A fourth answer is that beamforming refers to the formation of a beam in a particular angular direction, while precoding refers to any type of transmission from an antenna array. This definition essentially limits the use of beamforming to line-of-sight (LoS) communications, because when transmitting to a non-line-of-sight (NLoS) user, the transmitted signal might not have a clear angular directivity. The emitted signal is instead matched to the multipath propagation so that the multipath components that reach the user add constructively.

A fifth answer is that precoding consists of two parts: choosing the directivity (beamforming) and choosing the transmit power (power allocation).

I used to use the word beamforming in its widest meaning (i.e., the first answer), as can be seen in my first book on the topic. However, I have since noticed that some people have a more narrow or specific interpretation of beamforming. Therefore, I nowadays prefer only talking about precoding. In Massive MIMO, I think that precoding is the right word to use since what I advocate is a fully digital implementation, where the phases and powers can be jointly designed to achieve high capacity through spatial multiplexing of many users, in both NLoS and LOS scenarios.

13 thoughts on “What is the Difference Between Beamforming and Precoding?”

    1. Yes, that is what I meant. You are right that it is important to say this explicitly when dealing with multi-antenna communications. I have updated the text. Thank you!

  1. I think “Massive Precoding” would make more sense as “Precoding” is well known already in classical MIMO. By classical MIMO I mean non-massive MIMO.
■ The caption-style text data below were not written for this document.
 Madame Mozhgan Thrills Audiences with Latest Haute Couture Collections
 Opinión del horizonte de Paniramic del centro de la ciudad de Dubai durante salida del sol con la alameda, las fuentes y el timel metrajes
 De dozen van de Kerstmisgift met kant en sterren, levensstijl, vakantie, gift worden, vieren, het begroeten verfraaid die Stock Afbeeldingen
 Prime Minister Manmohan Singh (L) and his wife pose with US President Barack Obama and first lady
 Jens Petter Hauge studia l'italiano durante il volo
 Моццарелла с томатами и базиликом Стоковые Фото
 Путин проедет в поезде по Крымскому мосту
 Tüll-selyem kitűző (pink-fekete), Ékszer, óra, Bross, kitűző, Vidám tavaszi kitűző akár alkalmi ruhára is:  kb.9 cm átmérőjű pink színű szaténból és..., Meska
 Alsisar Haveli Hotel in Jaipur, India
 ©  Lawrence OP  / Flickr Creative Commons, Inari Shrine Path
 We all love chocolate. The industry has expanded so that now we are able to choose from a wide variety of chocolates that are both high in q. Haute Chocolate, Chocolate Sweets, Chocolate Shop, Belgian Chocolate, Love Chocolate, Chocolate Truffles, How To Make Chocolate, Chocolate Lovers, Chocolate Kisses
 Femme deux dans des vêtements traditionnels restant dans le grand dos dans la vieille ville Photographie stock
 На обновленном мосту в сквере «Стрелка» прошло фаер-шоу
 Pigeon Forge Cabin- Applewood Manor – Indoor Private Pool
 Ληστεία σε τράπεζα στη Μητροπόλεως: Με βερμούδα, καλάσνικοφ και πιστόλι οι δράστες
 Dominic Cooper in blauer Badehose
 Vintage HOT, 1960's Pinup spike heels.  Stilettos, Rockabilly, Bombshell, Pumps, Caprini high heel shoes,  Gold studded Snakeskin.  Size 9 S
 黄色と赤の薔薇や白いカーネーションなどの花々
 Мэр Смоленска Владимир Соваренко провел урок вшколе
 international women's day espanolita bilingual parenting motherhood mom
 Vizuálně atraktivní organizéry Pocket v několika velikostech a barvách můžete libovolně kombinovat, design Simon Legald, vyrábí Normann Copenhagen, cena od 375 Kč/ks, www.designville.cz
  2. Maybe a pseudo sixth answer is that precoding can be viewed as beamforming in the eigen direction of the channel rather than in any physical angular direction! However, in the TDD based massive MIMO with fewer resolvable paths (say mmWave) is it possible to set the downlink precoder as the steering matrix containing the angles of arrival estimated in the uplink? In that case, I think, the precoder maximizing the achievable rate and ‘conventional’ beamformer become similar!

    1. You are right, eigenbeamforming is a terminology that is being used even when the eigenvector does not correspond to correspond to a physical direction.

      If there is only a small number of resolvable paths, I think that the optimal precoder will be a linear combination of the steering vectors for the angles of arrivals of these paths. If the angles are all similar, the resulting beam will be almost as the steering vector of one of the angles. If the angles are very different, none of the steering vectors will be a good match.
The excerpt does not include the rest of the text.